Lewand knows all about this tension. Last year, the society rejected $30,000 in pharma-funding from Abbott Laboratories when the company jacked up the price of a protease inhibitor by 400 percent in the United States. The group only subsequently accepted the donation when the company later explained it made allowances for low-income Americans. He also notes that although pharmaceuticals are an important part of BCPWA's funding (between five and 10 percent; the government funds about 50 percent of the budget), pharmaceutical companies are not welcome to advertise in Living +, the nonprofit's magazine.

Even closer to the forefront of the debate is the B.C.?/?Yukon chapter of the Canadian Cancer Society. The nonprofit is the first CCS chapter in Canada to review its corporate donation policy, according to CEO Barbara Kaminsky. It's not only an issue of real conflict of interest but also of whether or not the public perceives the BCYCCS to be in conflict. Already, it has a policy against tobacco sponsorship; it may also in the future exclude companies that make unhealthy food, and perhaps even pharmaceuticals. So far, the BCYCCS only has a draft of its new policy, which it wouldn't share with the Straight.

The BCYCCS is partly funded by the provincial government to the tune of $1.1 million a year, and Kaminsky says government funding is a model that works well.

"I met with Gordon Campbell recently," Kaminsky told the Straight. "The premier said he had no problem with us being critics of his government. He said it's a difficult job, and we do it well. I thought that was heartening."
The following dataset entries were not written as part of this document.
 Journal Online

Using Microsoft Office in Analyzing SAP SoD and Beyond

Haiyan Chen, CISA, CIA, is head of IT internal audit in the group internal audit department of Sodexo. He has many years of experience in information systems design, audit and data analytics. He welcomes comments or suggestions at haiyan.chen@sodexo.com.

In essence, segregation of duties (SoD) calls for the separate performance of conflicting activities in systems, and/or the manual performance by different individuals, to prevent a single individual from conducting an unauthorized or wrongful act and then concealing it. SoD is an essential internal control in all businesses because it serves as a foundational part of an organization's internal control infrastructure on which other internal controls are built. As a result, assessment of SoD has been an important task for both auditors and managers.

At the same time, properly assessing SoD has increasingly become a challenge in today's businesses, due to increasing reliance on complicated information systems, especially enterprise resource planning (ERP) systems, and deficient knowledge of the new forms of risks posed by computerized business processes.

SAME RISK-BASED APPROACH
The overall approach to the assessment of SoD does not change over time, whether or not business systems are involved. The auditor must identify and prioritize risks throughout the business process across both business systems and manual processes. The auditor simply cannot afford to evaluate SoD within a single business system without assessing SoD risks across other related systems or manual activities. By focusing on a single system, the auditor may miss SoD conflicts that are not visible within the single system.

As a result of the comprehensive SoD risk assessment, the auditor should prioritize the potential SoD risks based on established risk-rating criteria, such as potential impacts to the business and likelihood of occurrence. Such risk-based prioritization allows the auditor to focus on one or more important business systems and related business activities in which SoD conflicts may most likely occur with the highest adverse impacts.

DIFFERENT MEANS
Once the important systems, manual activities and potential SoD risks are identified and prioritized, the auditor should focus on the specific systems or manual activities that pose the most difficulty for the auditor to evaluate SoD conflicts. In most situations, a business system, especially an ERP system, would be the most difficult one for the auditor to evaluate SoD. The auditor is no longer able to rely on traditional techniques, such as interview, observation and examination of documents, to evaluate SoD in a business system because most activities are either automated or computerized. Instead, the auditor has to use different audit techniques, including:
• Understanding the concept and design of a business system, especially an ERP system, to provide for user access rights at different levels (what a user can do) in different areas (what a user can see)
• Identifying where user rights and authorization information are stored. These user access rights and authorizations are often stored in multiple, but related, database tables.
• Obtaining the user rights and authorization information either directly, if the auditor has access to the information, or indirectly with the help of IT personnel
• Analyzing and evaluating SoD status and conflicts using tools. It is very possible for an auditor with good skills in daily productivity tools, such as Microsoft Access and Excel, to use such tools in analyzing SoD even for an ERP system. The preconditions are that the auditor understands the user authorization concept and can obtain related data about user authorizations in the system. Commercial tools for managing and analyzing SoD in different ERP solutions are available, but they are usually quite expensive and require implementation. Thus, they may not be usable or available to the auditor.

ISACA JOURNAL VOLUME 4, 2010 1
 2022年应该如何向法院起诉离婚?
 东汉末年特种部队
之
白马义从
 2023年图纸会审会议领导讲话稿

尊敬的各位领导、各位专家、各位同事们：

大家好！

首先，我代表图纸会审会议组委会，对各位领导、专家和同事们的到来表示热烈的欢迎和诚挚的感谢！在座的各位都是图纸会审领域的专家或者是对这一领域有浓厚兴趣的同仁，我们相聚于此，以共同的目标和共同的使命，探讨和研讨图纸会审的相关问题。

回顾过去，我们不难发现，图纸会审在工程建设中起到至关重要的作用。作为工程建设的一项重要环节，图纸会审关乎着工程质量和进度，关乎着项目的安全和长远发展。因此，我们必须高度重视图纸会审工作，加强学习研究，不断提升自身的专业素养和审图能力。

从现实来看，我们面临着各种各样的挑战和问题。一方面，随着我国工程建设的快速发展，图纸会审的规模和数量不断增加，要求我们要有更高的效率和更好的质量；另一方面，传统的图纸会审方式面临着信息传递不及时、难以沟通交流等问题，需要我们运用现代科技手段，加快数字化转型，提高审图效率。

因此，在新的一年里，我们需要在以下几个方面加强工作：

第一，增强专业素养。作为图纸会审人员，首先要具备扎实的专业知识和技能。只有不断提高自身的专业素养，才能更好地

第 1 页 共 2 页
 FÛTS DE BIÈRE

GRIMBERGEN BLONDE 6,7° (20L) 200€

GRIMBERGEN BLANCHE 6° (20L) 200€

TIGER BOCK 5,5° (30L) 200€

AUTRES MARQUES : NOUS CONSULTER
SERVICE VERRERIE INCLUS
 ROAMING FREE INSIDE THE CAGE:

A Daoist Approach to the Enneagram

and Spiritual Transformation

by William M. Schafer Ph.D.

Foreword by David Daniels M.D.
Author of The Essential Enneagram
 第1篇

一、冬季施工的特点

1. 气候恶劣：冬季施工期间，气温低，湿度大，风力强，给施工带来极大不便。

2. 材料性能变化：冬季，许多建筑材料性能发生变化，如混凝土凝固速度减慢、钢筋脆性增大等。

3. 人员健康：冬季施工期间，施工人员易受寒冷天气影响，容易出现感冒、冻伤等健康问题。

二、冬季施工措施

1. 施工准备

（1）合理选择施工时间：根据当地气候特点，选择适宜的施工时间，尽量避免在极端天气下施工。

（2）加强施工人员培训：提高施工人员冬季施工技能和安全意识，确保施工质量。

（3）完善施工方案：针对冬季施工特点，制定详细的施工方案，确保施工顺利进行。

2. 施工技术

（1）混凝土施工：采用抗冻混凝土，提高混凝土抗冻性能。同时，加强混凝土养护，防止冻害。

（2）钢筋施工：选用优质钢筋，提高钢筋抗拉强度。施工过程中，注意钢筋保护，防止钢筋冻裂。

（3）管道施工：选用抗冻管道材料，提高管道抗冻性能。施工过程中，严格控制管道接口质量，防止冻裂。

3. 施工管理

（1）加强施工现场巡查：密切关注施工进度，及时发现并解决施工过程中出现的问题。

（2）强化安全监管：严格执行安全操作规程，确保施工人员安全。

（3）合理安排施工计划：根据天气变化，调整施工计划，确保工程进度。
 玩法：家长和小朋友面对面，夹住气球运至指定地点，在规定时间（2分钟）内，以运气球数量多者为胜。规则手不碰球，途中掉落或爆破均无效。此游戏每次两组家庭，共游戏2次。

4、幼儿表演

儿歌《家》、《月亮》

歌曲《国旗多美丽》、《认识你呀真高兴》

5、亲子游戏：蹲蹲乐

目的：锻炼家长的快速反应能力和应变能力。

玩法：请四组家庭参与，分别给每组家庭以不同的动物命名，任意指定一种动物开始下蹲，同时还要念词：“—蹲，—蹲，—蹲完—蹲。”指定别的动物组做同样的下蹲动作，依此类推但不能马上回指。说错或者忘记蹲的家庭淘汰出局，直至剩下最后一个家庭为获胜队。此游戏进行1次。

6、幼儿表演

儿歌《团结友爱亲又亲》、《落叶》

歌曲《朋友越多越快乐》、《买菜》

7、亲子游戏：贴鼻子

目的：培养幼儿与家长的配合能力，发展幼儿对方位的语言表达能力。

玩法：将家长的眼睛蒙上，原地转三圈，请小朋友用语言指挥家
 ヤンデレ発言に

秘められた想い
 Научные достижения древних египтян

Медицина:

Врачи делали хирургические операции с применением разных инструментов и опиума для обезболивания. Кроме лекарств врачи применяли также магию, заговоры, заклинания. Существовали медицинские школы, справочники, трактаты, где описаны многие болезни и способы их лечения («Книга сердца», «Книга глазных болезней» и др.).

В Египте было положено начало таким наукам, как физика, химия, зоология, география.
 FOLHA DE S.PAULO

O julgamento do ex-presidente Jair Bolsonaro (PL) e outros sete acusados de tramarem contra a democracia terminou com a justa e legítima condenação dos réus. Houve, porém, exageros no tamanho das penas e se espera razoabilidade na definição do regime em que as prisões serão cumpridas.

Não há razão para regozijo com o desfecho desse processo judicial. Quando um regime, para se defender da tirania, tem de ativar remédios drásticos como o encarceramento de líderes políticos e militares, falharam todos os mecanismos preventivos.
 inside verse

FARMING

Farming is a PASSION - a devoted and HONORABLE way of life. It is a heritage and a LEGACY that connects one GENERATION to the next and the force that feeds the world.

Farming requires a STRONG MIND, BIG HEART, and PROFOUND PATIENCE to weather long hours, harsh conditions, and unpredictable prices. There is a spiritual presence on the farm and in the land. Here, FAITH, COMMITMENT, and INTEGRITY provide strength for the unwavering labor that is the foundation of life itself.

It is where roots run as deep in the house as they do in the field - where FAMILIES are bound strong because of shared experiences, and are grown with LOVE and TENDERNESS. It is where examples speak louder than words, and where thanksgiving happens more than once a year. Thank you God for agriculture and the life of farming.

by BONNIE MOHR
Still, compared with Breast Cancer Action Montreal, B.C. groups have a long way to go. In 2001, the advocacy group became one of the first health organizations in Canada to reject all pharmaceutical funding. The San Francisco chapter of BCA took the lead in establishing a no-pharmaceutical sponsorship policy. In addition, Women and Health Protection, a national umbrella coalition of health advocacy groups and activists, refuses pharmaceutical funding. Not so coincidentally, Herceptin-critical Batt is on the steering committee of WHP.

If traditional patient advocacy groups aren't taking a hard line on drugs such as Herceptin, Batt suggests a new grassroots approach: genome-jamming, named along the lines of Vancouver-based Adbusters' direct-action strategy called culture-jamming, which encourages creative public protest. She is frustrated that the underside of Canadian drug policies are so infrequently presented.

Because crying cancer patients on TV don't tell the whole story about the impact of health-care decisions, perhaps Batt's radical strategy of pharmaceutical critique would serve as a counterpoint.